Фрагмент текста:

+---+

С тех пор между нашими странами установились по-настоящему деловые отношения, серьезное, глубокое сотрудничество в экономической области. Кроме того, эти отношения затронули и военную сферу: в какой-то период индийская армия оказалась в очень большой степени оснащена советским оружием. В СССР учились индийские офицеры — летчики, артиллеристы. Одним словом, это было время расцвета лозунга «Хинди, руси — бхай-бхай!», что в переводе означает «Индийцы и русские — братья!».

На приеме в Посольстве Индии в СССР.

На переднем плане: Н. С. Хрущев, В. М. Суходрев, посол Индии, Н. А. Булганин

Москва, 1957 год

Кстати, у нас не было тогда города, где бы не крутили индийские фильмы. Достаточно вспомнить Раджа Капура с его «Бродягой».

И вот случилось так, что количественный перевес в обмене визитами на высшем уровне оказался явно не на нашей стороне, в том смысле, что индийские премьер-министр или президент приезжали к нам чаще, чем советские лидеры этого же уровня ездили к ним.

И тогда индийцы стали все более настойчиво просить, чтобы для демонстрации всему миру наших действительно равноправных отношений глава советского государства все-таки посетил Индию. А этим главой у нас тогда являлся Председатель Президиума Верховного Совета СССР Климент Ефремович Ворошилов — легендарный полководец времен Гражданской войны, «первый маршал», как его называли накануне Великой Отечественной. Ну а к периоду, о котором идет речь, это был глубокий старец, немощный умом и телом, с розовым, как у младенца, цветом лица.

Когда советское руководство дало принципиальное согласие на такой визит, возникла проблема. Кто-то сообразил, возможно и сам Хрущев, что Ворошилова нельзя отпускать куда бы то ни было одного, так сказать в самостоятельное плавание.

В Москве с ним проблем не было: он появлялся на приемах, раздавал государственные награды, принимал верительные грамоты у послов, беседуя с ними минут десять, длинных речей не произносил, словом, беспокойства не вызывал, а славу сохранял. Да и был он под постоянным контролем своих партийных товарищей. Но во время зарубежной поездки…

И вот на заседании Президиума ЦК нашли выход: надо дать Ворошилову таких сопровождающих, которые были бы ему ровней по положению в советской партийной иерархии. Ими оказались Фрол Романович Козлов, как я уже отмечал, второй человек в партии после Хрущева, и широко известная Екатерина Алексеевна Фурцева, тоже член Президиума. Таким образом, по своему партийному статусу — а у нас именно это являлось главным — все трое были равны. По мнению Хрущева, это окружение служило гарантией того, что Ворошилов будет в Индии под присмотром и не выкинет ничего лишнего. Придумка хорошая, но надо было еще уговорить индийцев, у которых издавна четко соблюдается самый строгий государственный протокол. Индийцы спросили:

— Кто руководитель вашей делегации?

+---+

[Записи, взятые из коллекции]
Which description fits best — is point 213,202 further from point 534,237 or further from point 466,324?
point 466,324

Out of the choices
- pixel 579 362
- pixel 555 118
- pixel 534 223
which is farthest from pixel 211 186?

+---+

Набор заданий:
1. Почему, согласно отрывку о визите Ворошилова в Индию, сопровождать его решили Козлову и Фурцевой? Ответьте в одном–трех предложениях.
2. Воспроизведите без изменений часть отрывка о визите Ворошилова в Индию, которая начинается словами «И вот случилось» и заканчивается словами «ездили к ним.».
Эти записи для работы не понадобятся.

Ожидаемые ответы:
1. По положению в партийной иерархии они были ровней Ворошилову: Козлов был вторым человеком в партии после Хрущева, а Фурцева, как и он, входила в Президиум. По мнению Хрущева, такое окружение гарантировало, что Ворошилов будет в Индии под присмотром и не выкинет ничего лишнего.

2.
И вот случилось так, что количественный перевес в обмене визитами на высшем уровне оказался явно не на нашей стороне, в том смысле, что индийские премьер-министр или президент приезжали к нам чаще, чем советские лидеры этого же уровня ездили к ним.